··· GIVEN ENTRIES ···

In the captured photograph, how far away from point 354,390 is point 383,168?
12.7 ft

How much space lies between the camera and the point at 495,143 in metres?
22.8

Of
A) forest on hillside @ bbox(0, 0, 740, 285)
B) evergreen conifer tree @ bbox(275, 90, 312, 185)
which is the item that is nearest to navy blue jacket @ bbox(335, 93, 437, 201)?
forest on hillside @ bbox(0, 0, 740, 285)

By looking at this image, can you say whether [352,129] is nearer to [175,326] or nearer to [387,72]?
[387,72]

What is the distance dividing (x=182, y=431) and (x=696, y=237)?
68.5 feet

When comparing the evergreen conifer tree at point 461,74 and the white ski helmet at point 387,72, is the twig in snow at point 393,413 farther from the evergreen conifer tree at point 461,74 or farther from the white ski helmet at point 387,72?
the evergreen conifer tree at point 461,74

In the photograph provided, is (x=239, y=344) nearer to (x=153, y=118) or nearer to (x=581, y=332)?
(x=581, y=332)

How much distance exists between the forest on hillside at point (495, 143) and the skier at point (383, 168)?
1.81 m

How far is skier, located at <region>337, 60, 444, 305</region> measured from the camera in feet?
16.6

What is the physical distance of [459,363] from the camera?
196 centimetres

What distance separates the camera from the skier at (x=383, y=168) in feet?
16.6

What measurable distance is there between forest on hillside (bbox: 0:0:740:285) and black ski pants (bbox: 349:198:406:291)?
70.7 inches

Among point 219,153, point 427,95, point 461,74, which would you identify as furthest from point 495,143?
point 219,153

···

◆ WHAT NEEDS TO BE DONE: Could you quote the material above in full, exactly as it stands?

◆ EXERCISE OUTPUT:
In the captured photograph, how far away from point 354,390 is point 383,168?
12.7 ft

How much space lies between the camera and the point at 495,143 in metres?
22.8

Of
A) forest on hillside @ bbox(0, 0, 740, 285)
B) evergreen conifer tree @ bbox(275, 90, 312, 185)
which is the item that is nearest to navy blue jacket @ bbox(335, 93, 437, 201)?
forest on hillside @ bbox(0, 0, 740, 285)

By looking at this image, can you say whether [352,129] is nearer to [175,326] or nearer to [387,72]?
[387,72]

What is the distance dividing (x=182, y=431) and (x=696, y=237)?
68.5 feet

When comparing the evergreen conifer tree at point 461,74 and the white ski helmet at point 387,72, is the twig in snow at point 393,413 farther from the evergreen conifer tree at point 461,74 or farther from the white ski helmet at point 387,72?
the evergreen conifer tree at point 461,74

In the photograph provided, is (x=239, y=344) nearer to (x=153, y=118) or nearer to (x=581, y=332)?
(x=581, y=332)

How much distance exists between the forest on hillside at point (495, 143) and the skier at point (383, 168)?
1.81 m

How far is skier, located at <region>337, 60, 444, 305</region> measured from the camera in feet?
16.6

What is the physical distance of [459,363] from the camera?
196 centimetres

What distance separates the camera from the skier at (x=383, y=168) in feet?
16.6

What measurable distance is there between forest on hillside (bbox: 0:0:740:285) and black ski pants (bbox: 349:198:406:291)?
70.7 inches

Among point 219,153, point 427,95, point 461,74, which would you identify as furthest from point 495,143?
point 219,153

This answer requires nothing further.